-- TEXT SEGMENT follows --
Confused about AWS pricing models? You’ve come to the right place!
Amazon Web Services (AWS) is the world’s leading cloud platform, with over 1 million users across 190 countries. Offering a wide variety of cloud services, it caters to almost every possible workload, including secured networking, virtual servers, databases, big data processing, object storage, AI/ML, and so on. AWS provides you with all the IT resources on an On-Demand basis with a flexible pay-as-you-go pricing scheme.
As of 2021, AWS offers a virtual data center spanning across 25 regions (with more coming) and edge locations running over 200 products and services.
Most companies find AWS-based cloud computing attractive for three main reasons: unlimited scaling and capacity, affordability and flexibility, and ease of use. The company compares their services with utility services, meaning customers are billed for the time and capacity they’re using. This makes a huge difference for capital and operational IT expenditures of a company. On one hand, the Capex is gone as all the resources are supplied by AWS. On the other hand, Opex is shortened based on the usage only. There’s no waiting time to reach a break-even point, or recoup an initial cost.
-- TEXT SEGMENT concluded --
-- GIVEN RECORDS follows --
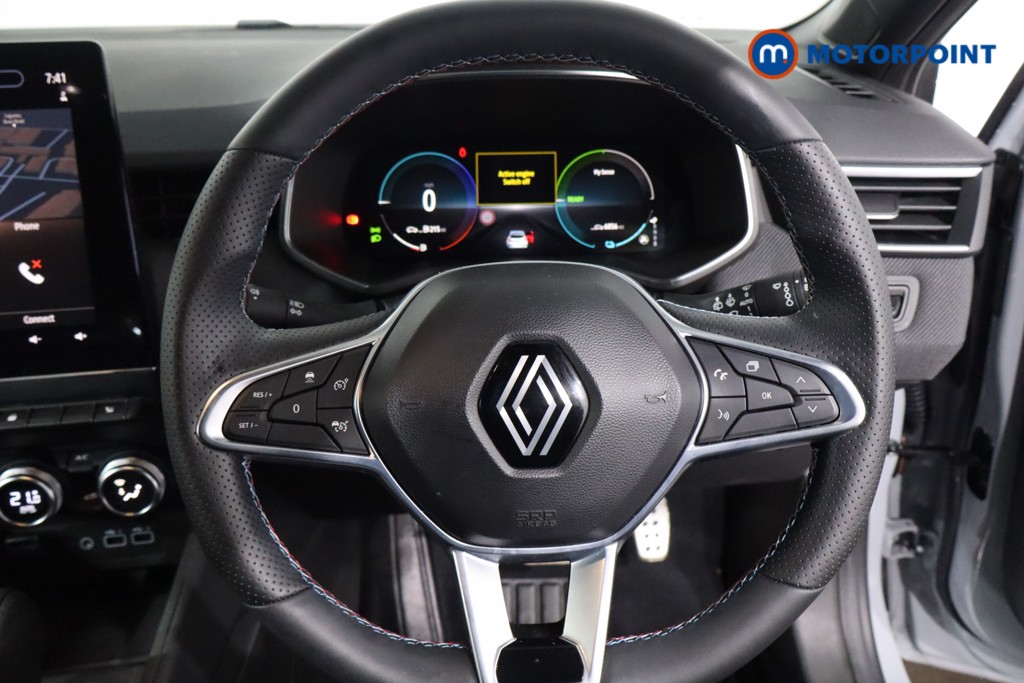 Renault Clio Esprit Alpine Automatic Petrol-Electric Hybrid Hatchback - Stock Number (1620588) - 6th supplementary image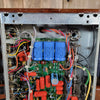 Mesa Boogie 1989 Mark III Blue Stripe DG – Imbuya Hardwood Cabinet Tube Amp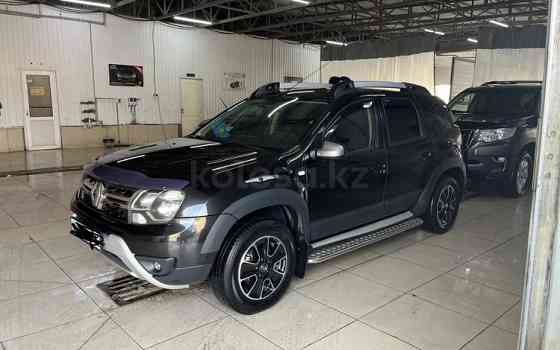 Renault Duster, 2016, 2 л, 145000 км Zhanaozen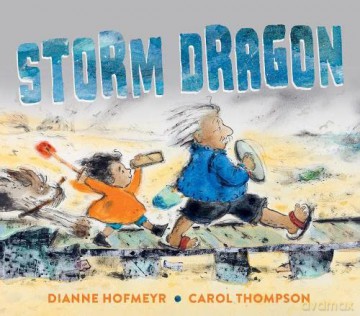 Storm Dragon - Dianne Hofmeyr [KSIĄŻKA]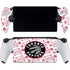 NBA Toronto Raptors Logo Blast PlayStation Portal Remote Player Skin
-- GIVEN RECORDS concluded --
WORK INSTRUCTION
Using the AWS pricing text above, determine whether each statement agrees with it: (a) AWS has more than 1 million users across 190 countries; (b) as of 2021, the AWS virtual data center spans 30 regions; (c) customers billed by AWS must wait to reach a break-even point. Answer yes or no for each and quote the deciding words.

ANSWER BOX
(a) Yes: "with over 1 million users across 190 countries."
(b) No: "spanning across 25 regions (with more coming)."
(c) No: "There’s no waiting time to reach a break-even point, or recoup an initial cost."